**EXERCISE PROMPT**:
Rewrite the items from the line containing "How distant is" through the last item, replacing "column" with "pillar" and leaving all else unchanged.

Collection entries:
◆ ◆ ◆ ◆ ◆ ◆ ◆
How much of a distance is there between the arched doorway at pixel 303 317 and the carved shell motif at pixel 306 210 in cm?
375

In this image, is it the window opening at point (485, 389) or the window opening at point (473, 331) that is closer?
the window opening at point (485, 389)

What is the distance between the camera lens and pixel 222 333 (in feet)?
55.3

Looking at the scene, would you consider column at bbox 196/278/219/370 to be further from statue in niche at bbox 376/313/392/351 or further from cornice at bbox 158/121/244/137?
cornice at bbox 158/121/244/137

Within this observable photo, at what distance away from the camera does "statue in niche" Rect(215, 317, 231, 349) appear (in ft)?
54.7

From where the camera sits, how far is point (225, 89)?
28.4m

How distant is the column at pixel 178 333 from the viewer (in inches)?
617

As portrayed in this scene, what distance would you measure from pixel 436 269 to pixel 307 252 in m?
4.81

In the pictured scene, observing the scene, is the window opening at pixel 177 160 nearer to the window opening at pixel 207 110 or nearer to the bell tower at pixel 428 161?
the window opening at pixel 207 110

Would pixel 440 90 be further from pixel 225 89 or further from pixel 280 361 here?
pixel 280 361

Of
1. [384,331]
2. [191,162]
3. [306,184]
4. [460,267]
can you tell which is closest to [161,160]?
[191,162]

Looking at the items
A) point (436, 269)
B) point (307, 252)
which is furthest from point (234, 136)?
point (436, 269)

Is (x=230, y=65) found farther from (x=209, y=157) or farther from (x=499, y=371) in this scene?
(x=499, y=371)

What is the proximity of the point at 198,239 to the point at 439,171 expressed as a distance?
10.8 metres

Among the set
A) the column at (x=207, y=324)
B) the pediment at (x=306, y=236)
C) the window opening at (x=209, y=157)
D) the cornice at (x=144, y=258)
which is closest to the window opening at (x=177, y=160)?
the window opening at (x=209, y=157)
◆ ◆ ◆ ◆ ◆ ◆ ◆
**WORKED ANSWER**:
How distant is the pillar at pixel 178 333 from the viewer (in inches)?
617

As portrayed in this scene, what distance would you measure from pixel 436 269 to pixel 307 252 in m?
4.81

In the pictured scene, observing the scene, is the window opening at pixel 177 160 nearer to the window opening at pixel 207 110 or nearer to the bell tower at pixel 428 161?
the window opening at pixel 207 110

Would pixel 440 90 be further from pixel 225 89 or further from pixel 280 361 here?
pixel 280 361

Of
1. [384,331]
2. [191,162]
3. [306,184]
4. [460,267]
can you tell which is closest to [161,160]?
[191,162]

Looking at the items
A) point (436, 269)
B) point (307, 252)
which is furthest from point (234, 136)?
point (436, 269)

Is (x=230, y=65) found farther from (x=209, y=157) or farther from (x=499, y=371) in this scene?
(x=499, y=371)

What is the proximity of the point at 198,239 to the point at 439,171 expressed as a distance?
10.8 metres

Among the set
A) the pillar at (x=207, y=324)
B) the pediment at (x=306, y=236)
C) the window opening at (x=209, y=157)
D) the cornice at (x=144, y=258)
which is closest to the window opening at (x=177, y=160)?
the window opening at (x=209, y=157)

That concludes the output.